> [What the task asks]:
Please take the records that follow and repeat exactly the lines starting with the line with "2023-06-16T14:51:20, 3-frame burst." and going on through the line with "A: Sceloporus species".

*** Material provided ***

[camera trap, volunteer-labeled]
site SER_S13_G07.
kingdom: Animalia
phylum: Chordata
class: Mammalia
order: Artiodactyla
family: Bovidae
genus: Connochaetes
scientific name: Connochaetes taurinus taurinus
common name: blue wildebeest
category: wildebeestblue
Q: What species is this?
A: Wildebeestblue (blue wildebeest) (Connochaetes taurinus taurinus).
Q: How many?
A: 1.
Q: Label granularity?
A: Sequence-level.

*** End of Material provided ***
*** Material provided ***

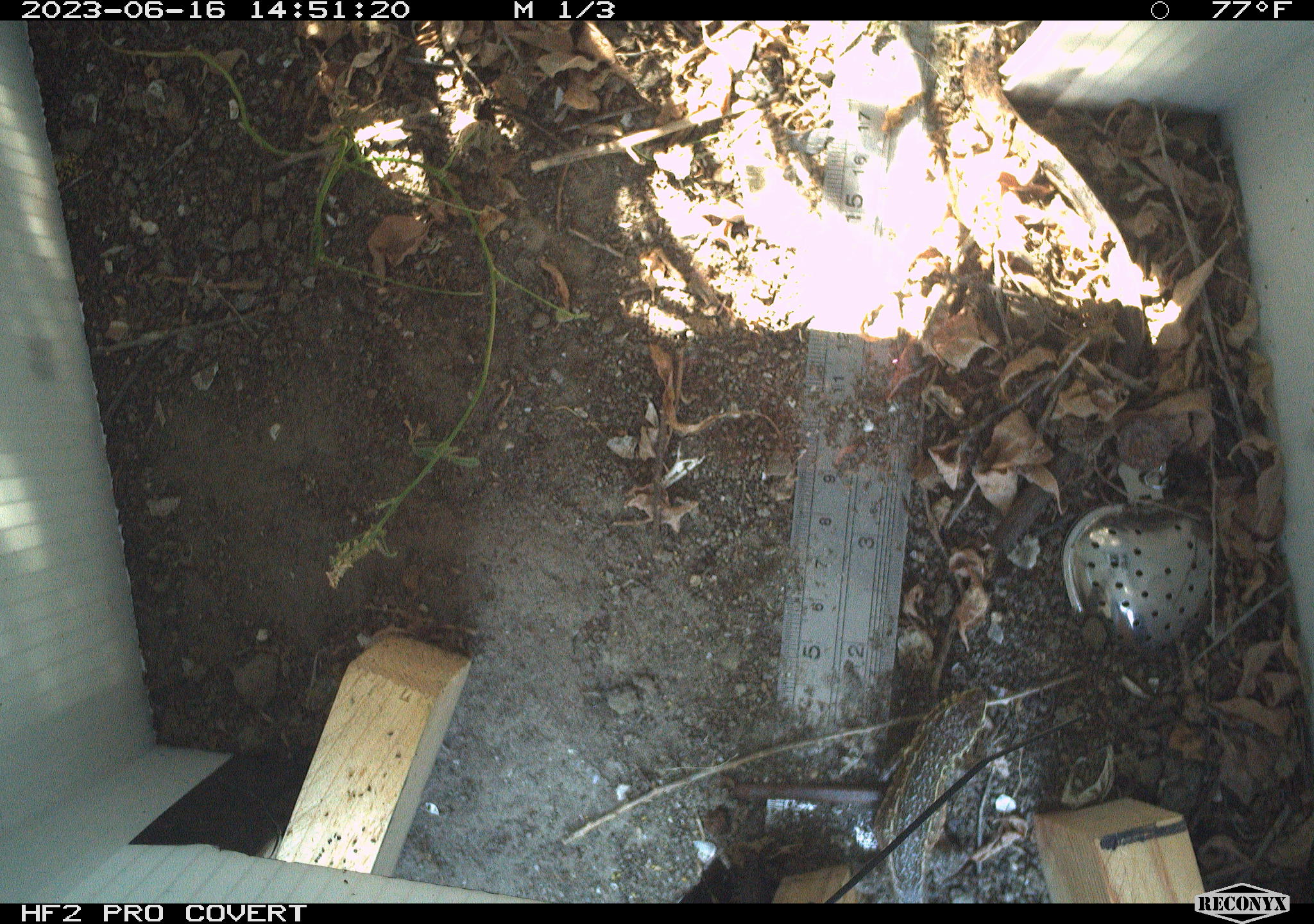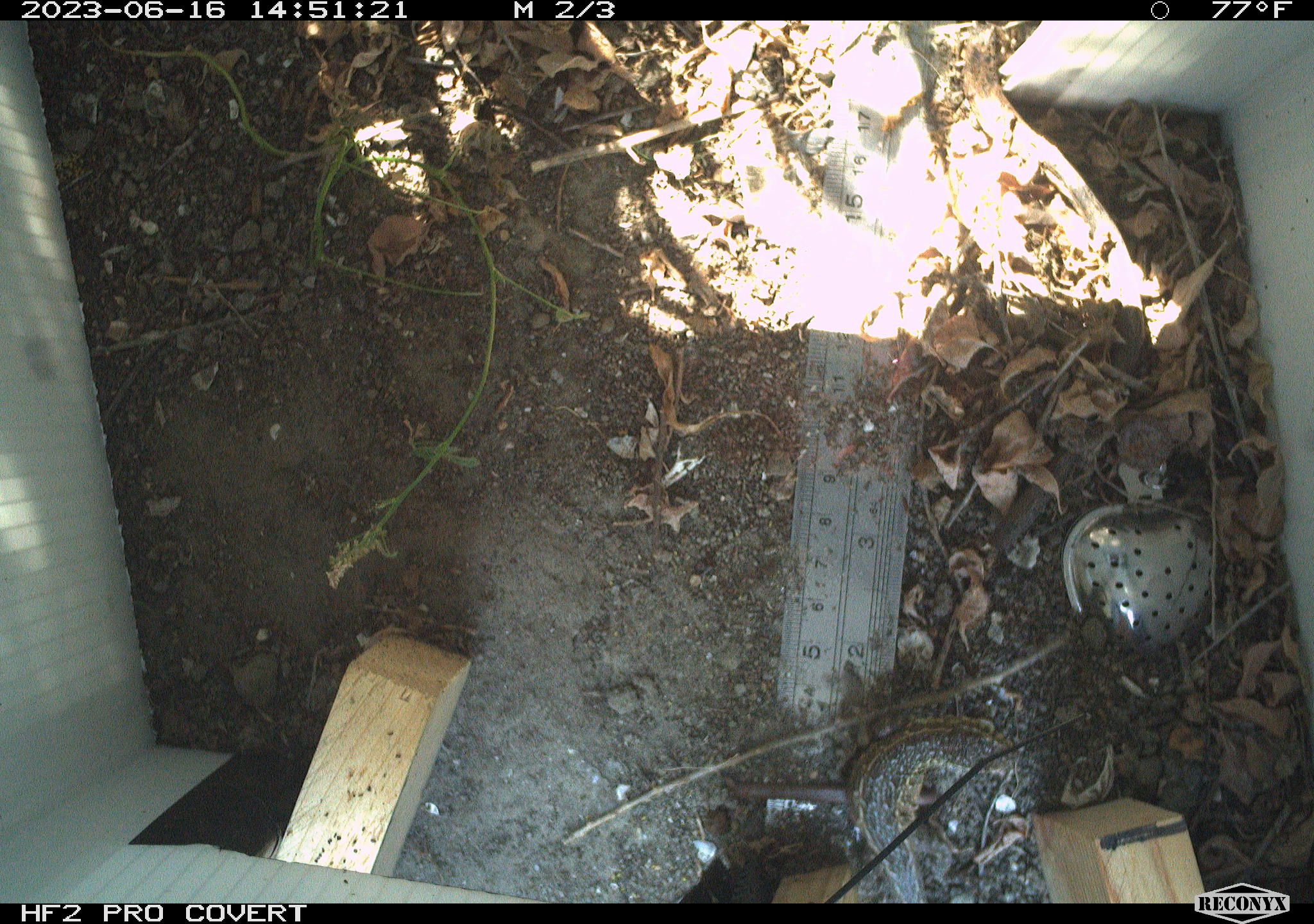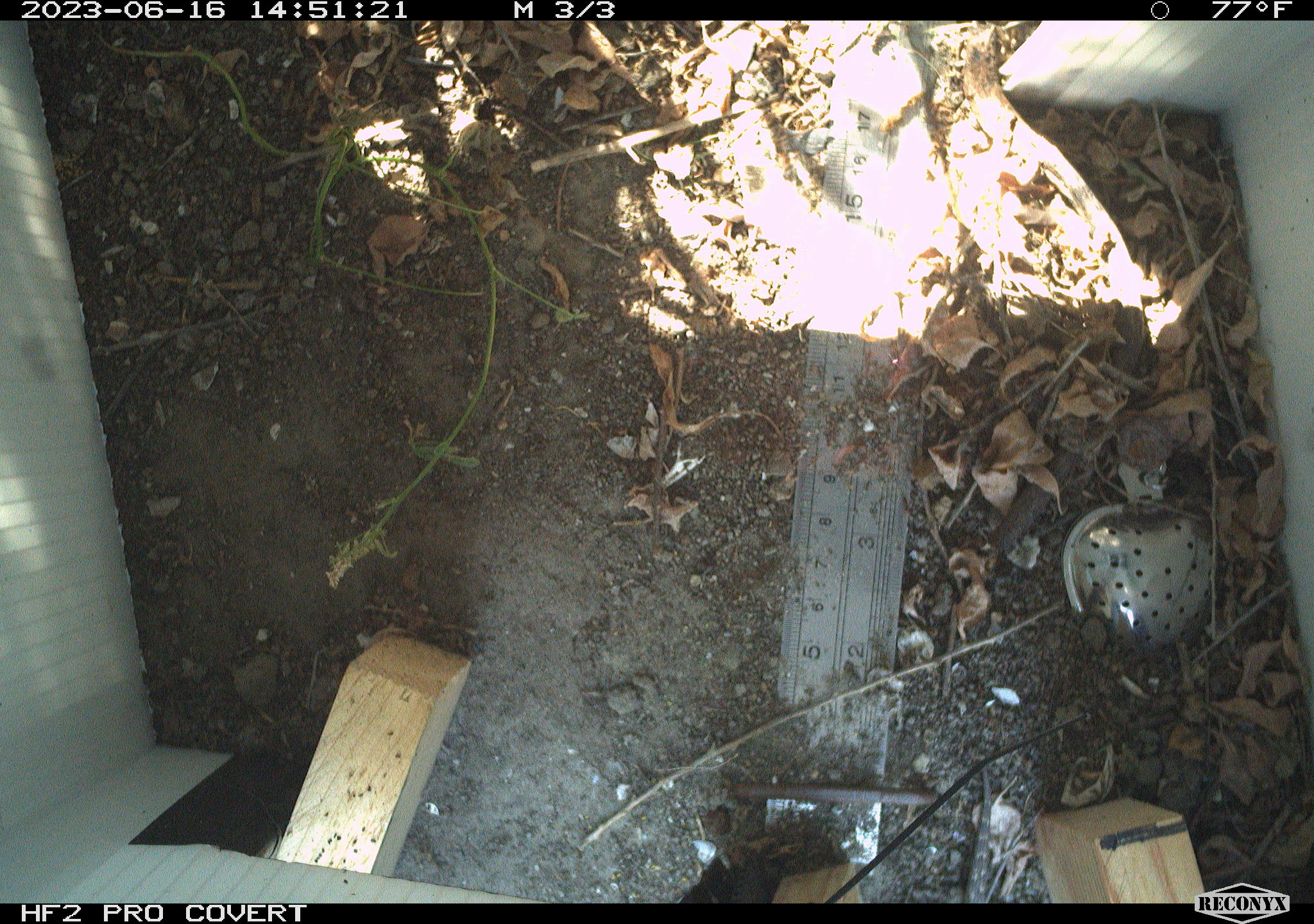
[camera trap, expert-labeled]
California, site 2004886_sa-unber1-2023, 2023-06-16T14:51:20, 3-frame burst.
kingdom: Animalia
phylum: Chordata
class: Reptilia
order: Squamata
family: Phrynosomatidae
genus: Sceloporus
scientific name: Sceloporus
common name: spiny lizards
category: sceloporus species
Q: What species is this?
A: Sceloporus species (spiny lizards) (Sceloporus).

*** End of Material provided ***

> [Output for this exercise]:
California, site 2004886_sa-unber1-2023, 2023-06-16T14:51:20, 3-frame burst.
kingdom: Animalia
phylum: Chordata
class: Reptilia
order: Squamata
family: Phrynosomatidae
genus: Sceloporus
scientific name: Sceloporus
common name: spiny lizards
category: sceloporus species
Q: What species is this?
A: Sceloporus species (spiny lizards) (Sceloporus).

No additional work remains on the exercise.